At a time when so little international business is face to face because of the pandemic, the United Kingdom is flying ministers to India to lay the groundwork for a deal on free trade.
In a sign of the importance that the UK attaches to reaching what is being described as an “enhanced trade partnership” with India on the back of Brexit, the international trade secretary, Liz Truss, has met Piyush Goyal, the Indian commerce and industry minister.
It is part of a British wide charm offensive with the subcontinent that already saw UK Foreign Secretary Dominic Raab paying a visit in December. So what is at stake and what are the chances of success?
In 2019, bilateral trade in goods and services between the two countries were respectively worth $15.7 billion and $18.9 billion and becoming increasingly important. The UK’s services exports to India have grown at 7% a year between 2013 and 2018, and yet India continues to enjoy a trade surplus with the UK. The UK is also the second-largest investor in India.
Meanwhile, India is the second-largest investor in the UK after the US. India invested in 120 projects and created 5,429 new jobs in the UK in 2018-’19. Indian companies in the UK turn over an excess of £40 billion. Steel to car-making giant Tata is easily the largest, but there are many other major Indian employers, such as Firstsource (contact centres), Tenon (facilities management), HCL (IT services) and TVS (logistics).
The UK’s need for a deal
When Dominic Raab visited India before the turn of the year, it saw a declaration of a ten-year road map towards upgrading the nations’ 2004 strategic partnership into a new “comprehensive strategic partnership” involving closer military ties, cooperation in the Indo-Pacific region, and measures to counter-terrorism and fight climate change.
UK Prime Minister Boris Johnson was due to visit the subcontinent in January but postponed until the spring to deal with the latest wave of the Covid crisis. His counterpart Narendra Modi is also invited to attend the G7 summit in Cornwall, south-west England in June, and there is no question that the economic realities of the pandemic and changed geopolitical priorities following Brexit provide an incentive for both sides to negotiate a fast-track trade deal.
For the UK, this reiterates the government’s “Global Britain” strategy of developing stronger ties in Asia Pacific – in line with the country’s application to join the CPTPP free-trade bloc. A trade deal with India is an opportunity to foster post-Brexit and post-Covid recovery, giving British businesses greater access to a market of 1.3 billion people when the prospects for global growth after the pandemic still remain uncertain.
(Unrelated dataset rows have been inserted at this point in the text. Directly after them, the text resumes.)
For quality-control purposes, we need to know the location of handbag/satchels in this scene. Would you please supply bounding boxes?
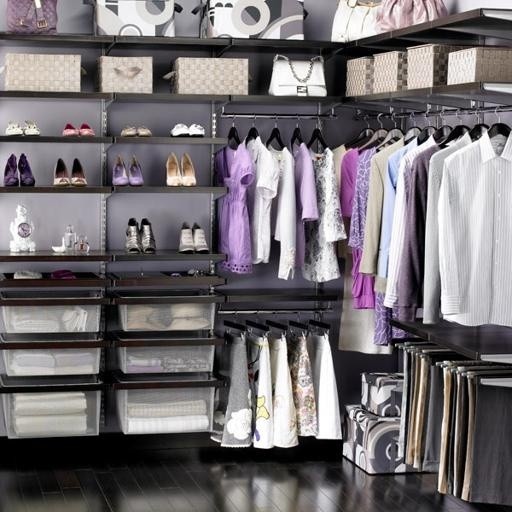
[374,0,450,35]
[267,53,329,98]
[331,0,384,44]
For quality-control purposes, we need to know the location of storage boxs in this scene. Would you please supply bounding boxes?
[357,369,406,419]
[340,402,442,477]
[0,290,219,445]
[342,37,511,99]
[81,0,185,39]
[189,0,310,42]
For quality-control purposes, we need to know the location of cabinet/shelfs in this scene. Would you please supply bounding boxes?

UK companies already have a growing market share in India in several sectors, including food and drinks despite high tariffs and other trade restrictions. Notably, India is the third-largest market for Scotch whisky, for instance.
The business potential has also just been enhanced by the fact that on February 1, the Indian national budget raised the maximum stake that foreign investors can take in insurance companies from 49% to 74%, while also offering new opportunities in healthcare and agribusiness.
India and free trade
From India’s perspective, a deal would reduce its reliance on trade with China at a time of very chilly relations between the two countries, while helping to maintain its global geopolitical weight. In particular, it would reiterate India’s commitment to free trade after the decision in 2019 to exit from a deal to join the Regional Comprehensive Economic Partnership, Asia’s other major trade bloc. India decided it had more to lose than gain by joining the China-led bloc, whose members also include Japan and South Korea.
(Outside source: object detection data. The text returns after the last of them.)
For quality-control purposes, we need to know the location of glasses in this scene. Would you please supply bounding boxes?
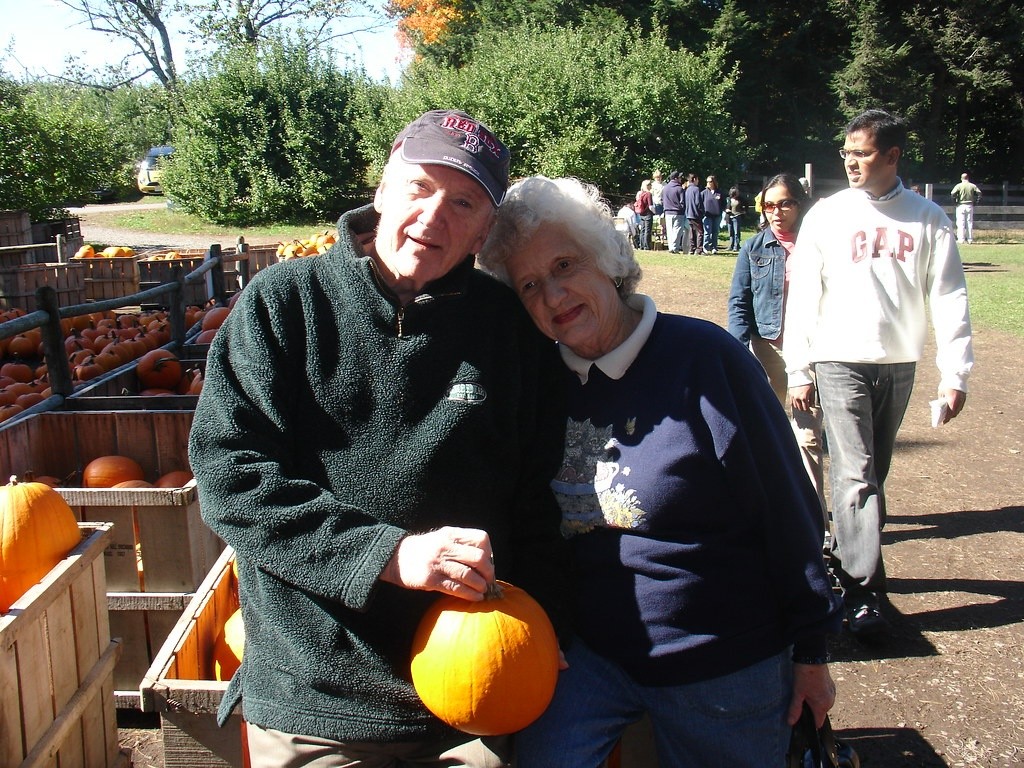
[761,201,799,213]
[839,148,890,161]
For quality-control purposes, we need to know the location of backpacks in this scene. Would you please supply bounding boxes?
[633,192,649,214]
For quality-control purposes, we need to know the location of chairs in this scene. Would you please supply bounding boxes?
[612,217,639,250]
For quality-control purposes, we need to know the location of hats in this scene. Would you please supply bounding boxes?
[670,171,683,180]
[392,109,511,207]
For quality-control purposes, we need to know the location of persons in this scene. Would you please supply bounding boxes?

And of course, a deal would also ease the pain of economic contraction from the pandemic.
Meanwhile, the fact that the UK and India are both primarily services exporters potentially makes them a good fit, not to mention their common language.
India is likely to demand liberal access for skilled professionals and students as part of the negotiations, while the UK will want enhanced access to India’s financial and professional business services market, including insurance and technology. Other sectors likely to be the subject of negotiations might include renewable energy, IT, life sciences and healthcare.
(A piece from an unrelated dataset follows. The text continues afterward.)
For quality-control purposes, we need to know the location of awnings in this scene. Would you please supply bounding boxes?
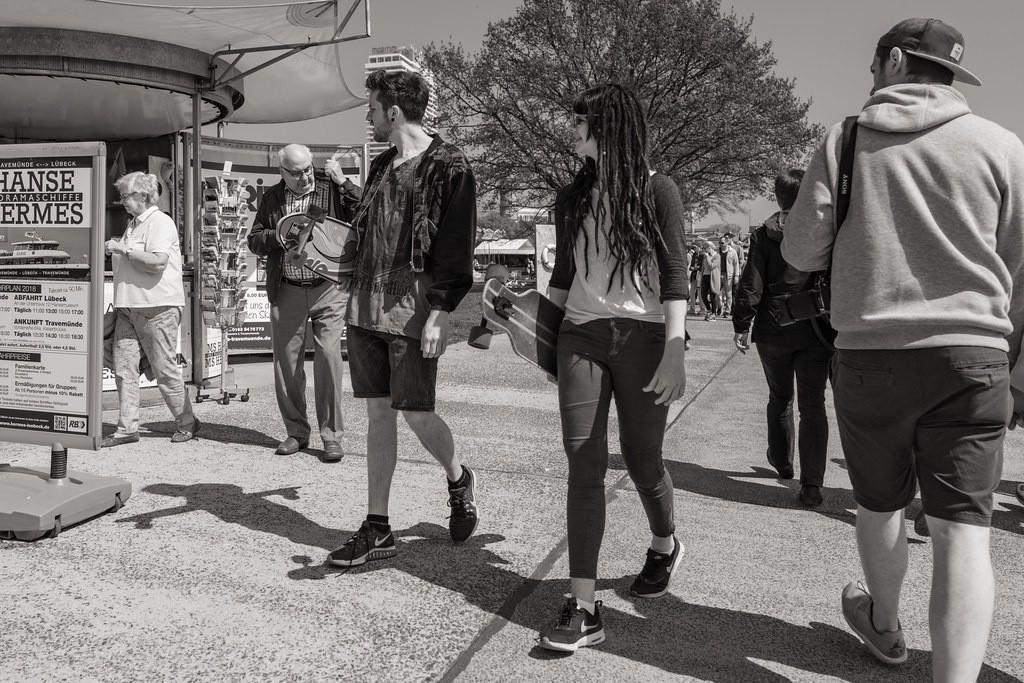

Given India’s recent scepticism to the benefits of free trade, a decision may ultimately come down to whether the post-Covid economic realities convince the Modi government that a deal is a necessity. The UK might be more likely to succeed if it pushes for negotiations that focus on individual sectors rather than a full-bilateral deal. This might offer some low-hanging fruit that eases the two sides into closer integration for an enhanced trade partnership in the fullness of time.
Sangeeta Khorana is a Professor of Economics at Bournemouth University.
This article first appeared on The Conversation.